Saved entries
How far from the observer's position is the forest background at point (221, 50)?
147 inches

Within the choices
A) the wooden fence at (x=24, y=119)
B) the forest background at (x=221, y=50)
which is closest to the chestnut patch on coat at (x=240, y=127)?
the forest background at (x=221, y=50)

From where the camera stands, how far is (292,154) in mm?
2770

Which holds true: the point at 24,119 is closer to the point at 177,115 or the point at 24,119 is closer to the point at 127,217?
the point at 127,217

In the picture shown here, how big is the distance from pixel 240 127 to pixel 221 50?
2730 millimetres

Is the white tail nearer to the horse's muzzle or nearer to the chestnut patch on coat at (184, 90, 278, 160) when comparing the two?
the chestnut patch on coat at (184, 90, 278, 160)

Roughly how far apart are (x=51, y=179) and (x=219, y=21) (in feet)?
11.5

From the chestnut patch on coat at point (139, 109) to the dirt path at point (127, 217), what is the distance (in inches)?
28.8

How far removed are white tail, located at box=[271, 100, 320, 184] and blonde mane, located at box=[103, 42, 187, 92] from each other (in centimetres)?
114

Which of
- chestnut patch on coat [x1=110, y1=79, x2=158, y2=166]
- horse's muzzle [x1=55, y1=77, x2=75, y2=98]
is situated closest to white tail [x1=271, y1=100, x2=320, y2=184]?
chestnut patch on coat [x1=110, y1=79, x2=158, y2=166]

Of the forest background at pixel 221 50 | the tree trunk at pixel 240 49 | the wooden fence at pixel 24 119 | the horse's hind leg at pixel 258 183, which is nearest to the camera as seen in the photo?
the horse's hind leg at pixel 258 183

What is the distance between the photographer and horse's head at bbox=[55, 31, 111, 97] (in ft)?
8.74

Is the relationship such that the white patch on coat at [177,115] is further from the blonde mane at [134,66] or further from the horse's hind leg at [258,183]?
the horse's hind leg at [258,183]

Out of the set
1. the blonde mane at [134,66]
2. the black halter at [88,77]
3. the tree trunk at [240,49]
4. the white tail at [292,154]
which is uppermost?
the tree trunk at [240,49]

What you will do:
Copy out the material above line for line, with no changes.

Result:
How far from the observer's position is the forest background at point (221, 50)?
147 inches

Within the choices
A) the wooden fence at (x=24, y=119)
B) the forest background at (x=221, y=50)
which is closest to the chestnut patch on coat at (x=240, y=127)?
the forest background at (x=221, y=50)

From where the camera stands, how far is (292,154) in mm?
2770

Which holds true: the point at 24,119 is closer to the point at 177,115 or the point at 24,119 is closer to the point at 127,217?
the point at 127,217

In the picture shown here, how big is the distance from pixel 240 127 to pixel 221 50?
2730 millimetres

Is the white tail nearer to the horse's muzzle or nearer to the chestnut patch on coat at (184, 90, 278, 160) when comparing the two?
the chestnut patch on coat at (184, 90, 278, 160)

Roughly how far apart are (x=51, y=179) and (x=219, y=21) (in feet)?
11.5

From the chestnut patch on coat at point (139, 109) to the dirt path at point (127, 217), what is the distance (in inches)?
28.8

How far removed are white tail, located at box=[271, 100, 320, 184] and blonde mane, located at box=[103, 42, 187, 92] from each other (in centimetres)?
114

Which of
- chestnut patch on coat [x1=110, y1=79, x2=158, y2=166]
- horse's muzzle [x1=55, y1=77, x2=75, y2=98]
is situated closest to white tail [x1=271, y1=100, x2=320, y2=184]?
chestnut patch on coat [x1=110, y1=79, x2=158, y2=166]

Of the forest background at pixel 221 50 | the tree trunk at pixel 240 49 | the wooden fence at pixel 24 119 | the horse's hind leg at pixel 258 183, which is nearest to the camera as seen in the photo?
the horse's hind leg at pixel 258 183

What is the distance between the photographer and horse's head at bbox=[55, 31, 111, 97] (in ft)?
8.74

Is the relationship such that the white patch on coat at [177,115] is further from the blonde mane at [134,66] or further from the horse's hind leg at [258,183]?
the horse's hind leg at [258,183]

Out of the set
1. the blonde mane at [134,66]
2. the black halter at [88,77]
3. the tree trunk at [240,49]
4. the white tail at [292,154]
which is uppermost?
the tree trunk at [240,49]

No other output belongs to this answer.